Der Clou: Das «Bed-In», das bewusst mit seiner sexuellen Doppeldeutigkeit spielte, fand anlässlich der Hochzeit des Paares statt und genoss daher weltweite Aufmerksamkeit. Der Verzicht auf eine opulente Feier, das In-Dienst-stellen der eigenen Beziehung für ihre Rolle als Friedensaktivistin – damit bewies Yoko Ono Engagement und Courage. Im Dezember 1969 doppelte das Paar mit der Weihnachtsbotschaft «WAR IS OVER! If You Want It – Happy Christmas From John and Yoko» nach, die sie für viel Geld in elf Weltstädten als Plakat aufhängen liessen.
5. Yoko Ono liess John Lennon Raum für seine persönliche Entwicklung – und sogar für andere Frauen.
Nach dem Bed-In wurde mancherorts der Vorwurf laut, das Ganze sei nur eine (eher benebelte) Promo-Aktion gewesen. Doch wie ernst Ono den damaligen Zeitgeist der «freien Liebe» nahm, zeigte sie ein paar Jahre später, als ihre eigene grosse Liebe John 1973 offiziell aufgrund von Studioaufnahmen, tatsächlich aber wegen einer Ehe- und Identitätskrise vorübergehend von New York nach L.A. zog – während seines dortigen, 18 Monate (!) andauernden «Lost Weekends» allerdings kein Album aufnahm, und stattdessen ein von ihr (je nach Quelle) arrangiertes oder zumindest akzeptiertes Techtelmechtel mit seiner Assistentin May Pang begann.
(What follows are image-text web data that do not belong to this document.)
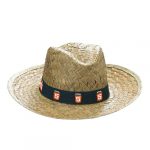 Vita - Sombrero
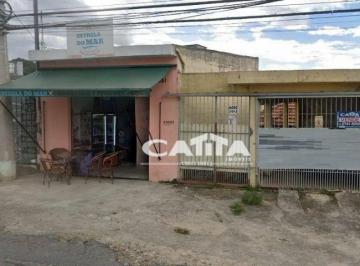 Casa · 200m² · 5 Quartos · 1 Vaga · Casa em Cidade Líder, São Paulo/SP de 200m² 5 quartos à venda por R$ 490.000,00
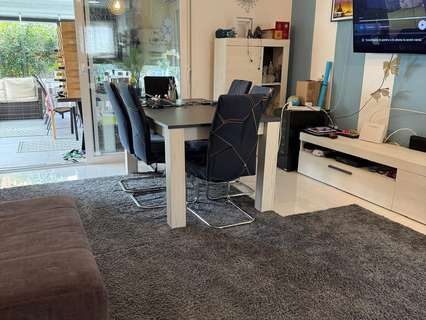 Casa en venta en Benidorm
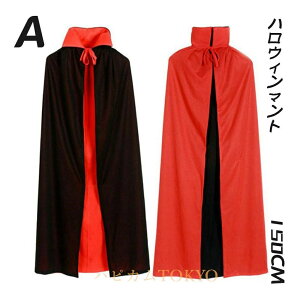 wxnEB  K[h    킢 RXv  nEBRXv ߑ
Nach eineinhalb Jahren Alkohol-, Drogen- und weiterer Exzesse kehrte Lennon allerdings reumütig zu Yoko zurück. Für immer.
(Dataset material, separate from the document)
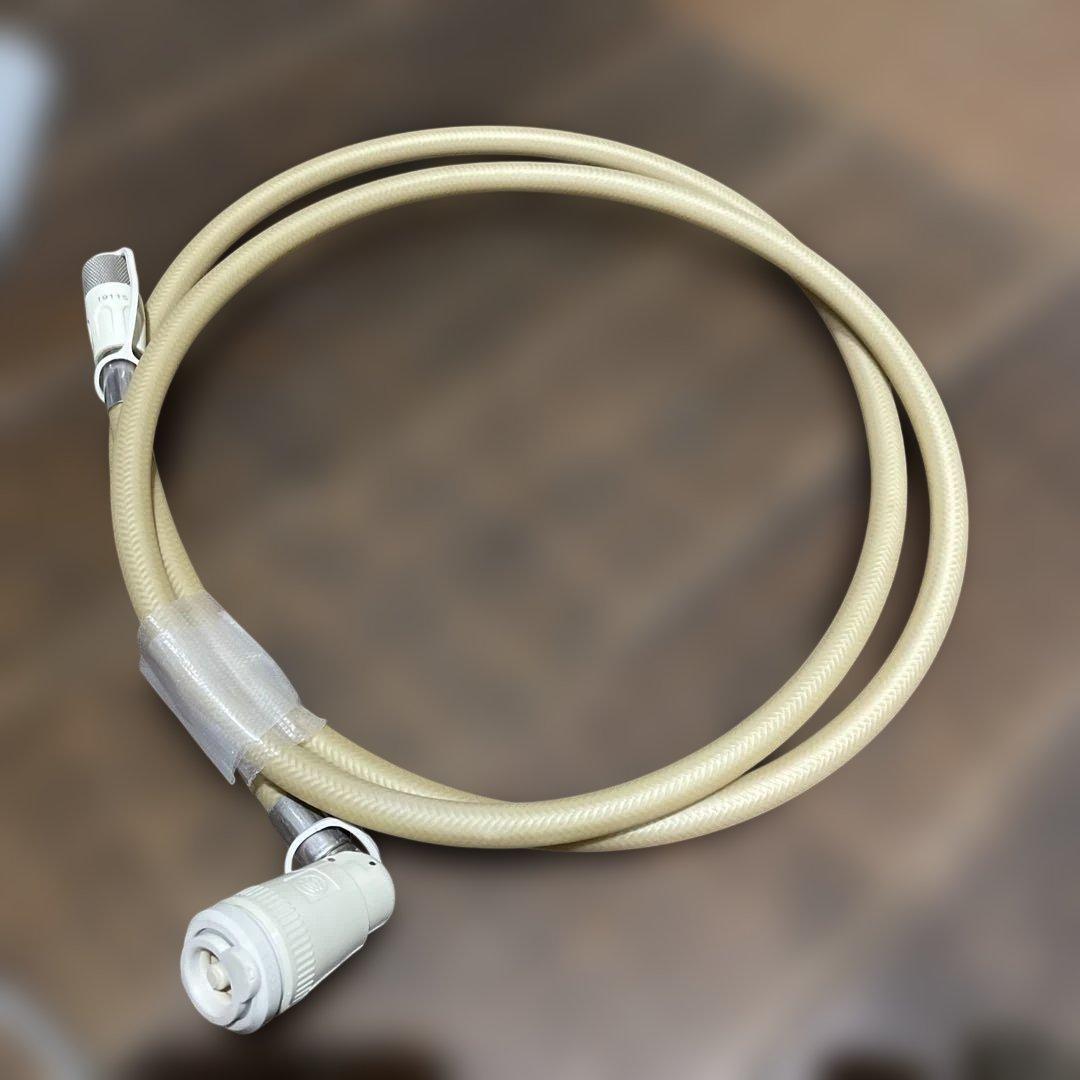 Rinnai RC-392ACP ガスファンヒーター シルバー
6. Yoko One hat Mark Chapman, dem Mörder ihres Gatten, vergeben.
Nicht nur im Leben bewies Yoko Ono viel Toleranz gegenüber ihrem Gatten: Den wohl grösstmöglichen Beweis für ihre tiefgreifende Gesinnung als Botschafterin des Weltfriedens erbrachte Ono John Lennon postum. Statt den gewaltsamen, frühen Tod Lennons auszuschlachten oder Vergeltung zu fordern, hielt sie (und hält sie bis heute) friedliche Gedenkfeiern ab – und hat dem Mörder Mark Chapman in Zwischenzeit vergeben.
7. Yoko Ono hat die Beatles auseinander gebracht.
«Wie bitte?», fragen Sie sich vielleicht: «Ist das Ihr Ernst? Inwiefern soll diese schreckliche Freveltat ein Grund sein, Yoko Ono zu mögen?» Doch Sie haben richtig gehört – denn jetzt, wo wir uns Yoko einmal mit einer rosaroten (oder besser: unbefangenen) Brille genähert haben, ist die Zeit reif, um den grössten Vorwurf an Frau Ono zu entkräften: «Yoko Ono hat die Beatles auseinander gebracht.» Ob sie das wirklich hat, oder ob die Bandmitglieder bloss nach über einem Jahrzehnt (wie die allermeisten Bands) den Eindruck hatten, dass alle von nun an lieber ihre eigenen Wege gehen sollten, sei dahingestellt.
Doch sogar wenn: Was, bitte sehr, wäre daran so schlimm? Ist es nicht besser, als die damals laut Kritikern «beste» oder «erfolgreichste Band aller Zeiten», auf dem eigenen Karriere-Höhepunkt aufzuhören? Was wäre, wenn die Beatles weitergemacht hätten? Wären sie so unantastbar geblieben, wie sie es bis heute sind? Was aus ihren grössten Rivalen, den Rolling Stones wurde, sieht man heute ja: Tattrige Dinosaurier, die seit Jahren irrelevante Alben aufnehmen, um immer wieder auf überteuerte Abschiedstourneen gehen zu können. Der Papst wurde für seine Einsicht, das Amt rechtzeitig abzugeben, weltweit gelobt. Yoko Ono hat man dagegen verteufelt. Wir finden: Mit der rechtzeitigen Trennung hat sie den Beatles eigentlich vielmehr einen Dienst erwiesen – möglicherweise sogar den grössten überhaupt.